Keep only items matching a predicate:

.pipeline(
    FilterPipeline::new(|item: &serde_json::Value| {
        item["price"].as_f64().map(|p| p > 0.0).unwrap_or(false)
    })
)

Items where the predicate returns false are dropped silently.

RequireFields

Drop items that are missing required fields (null or missing key):

.pipeline(RequireFields::new(&["title", "url", "price"]))
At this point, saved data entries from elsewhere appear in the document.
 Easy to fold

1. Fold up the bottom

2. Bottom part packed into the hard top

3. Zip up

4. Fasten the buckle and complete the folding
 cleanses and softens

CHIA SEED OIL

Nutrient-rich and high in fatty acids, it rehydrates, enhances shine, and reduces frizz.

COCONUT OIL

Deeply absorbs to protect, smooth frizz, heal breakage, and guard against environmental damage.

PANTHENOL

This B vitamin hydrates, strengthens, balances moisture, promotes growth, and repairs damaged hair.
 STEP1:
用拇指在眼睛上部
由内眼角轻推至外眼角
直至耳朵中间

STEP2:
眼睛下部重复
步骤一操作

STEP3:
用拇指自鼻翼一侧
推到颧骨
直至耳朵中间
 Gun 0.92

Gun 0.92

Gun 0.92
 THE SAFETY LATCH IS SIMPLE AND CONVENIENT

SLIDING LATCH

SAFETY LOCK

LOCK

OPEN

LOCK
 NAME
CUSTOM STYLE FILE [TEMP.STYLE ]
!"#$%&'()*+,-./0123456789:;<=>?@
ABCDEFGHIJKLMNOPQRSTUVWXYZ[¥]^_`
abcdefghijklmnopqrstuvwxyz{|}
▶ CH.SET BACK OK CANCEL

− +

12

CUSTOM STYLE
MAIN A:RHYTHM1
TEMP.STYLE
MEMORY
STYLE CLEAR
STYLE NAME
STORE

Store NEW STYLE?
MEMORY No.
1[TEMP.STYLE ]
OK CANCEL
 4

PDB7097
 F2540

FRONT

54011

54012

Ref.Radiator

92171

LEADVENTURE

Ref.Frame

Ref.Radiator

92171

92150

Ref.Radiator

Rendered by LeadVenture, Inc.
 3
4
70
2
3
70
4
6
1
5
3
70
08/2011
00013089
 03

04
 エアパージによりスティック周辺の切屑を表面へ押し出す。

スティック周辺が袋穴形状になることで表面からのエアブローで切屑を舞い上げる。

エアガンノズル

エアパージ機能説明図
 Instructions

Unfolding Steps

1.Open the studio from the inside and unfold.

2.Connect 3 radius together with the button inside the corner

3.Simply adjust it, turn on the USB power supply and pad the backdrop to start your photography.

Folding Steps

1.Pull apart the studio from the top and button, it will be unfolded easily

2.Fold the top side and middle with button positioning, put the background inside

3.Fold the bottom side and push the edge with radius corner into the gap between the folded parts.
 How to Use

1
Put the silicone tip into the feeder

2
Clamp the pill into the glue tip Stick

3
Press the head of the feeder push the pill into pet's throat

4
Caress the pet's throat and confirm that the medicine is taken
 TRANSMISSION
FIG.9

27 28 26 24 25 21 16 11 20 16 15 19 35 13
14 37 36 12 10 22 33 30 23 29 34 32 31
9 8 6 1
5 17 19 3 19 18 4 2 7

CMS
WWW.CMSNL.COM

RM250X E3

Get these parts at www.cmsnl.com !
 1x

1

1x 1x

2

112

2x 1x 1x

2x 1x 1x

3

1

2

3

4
Useful for catching partial extractions before they pollute the store.

Custom Pipeline

use kumo::prelude::*;
use async_trait::async_trait;

pub struct NormalizePrice;

#[async_trait]
impl Pipeline for NormalizePrice {
    async fn process(
        &self,
        mut item: serde_json::Value,
    ) -> Result<Option<serde_json::Value>, KumoError> {
        if let Some(price) = item["price"].as_str() {
            let cleaned = price.replace(['$', ','], "");
            item["price"] = serde_json::json!(cleaned);
        }
        Ok(Some(item))   // return None to drop the item
    }
}

Return Ok(None) to drop the item, Ok(Some(item)) to pass it through (possibly modified).

Chaining Example

CrawlEngine::builder()
    .pipeline(RequireFields::new(&["title", "price"]))
    .pipeline(DropDuplicates::by_field("url"))
    .pipeline(NormalizePrice)
    .store(JsonlStore::new("products.jsonl")?)
    .run(ProductSpider)
    .await?;

Pipelines run in registration order — items pass through RequireFieldsDropDuplicatesNormalizePrice → store.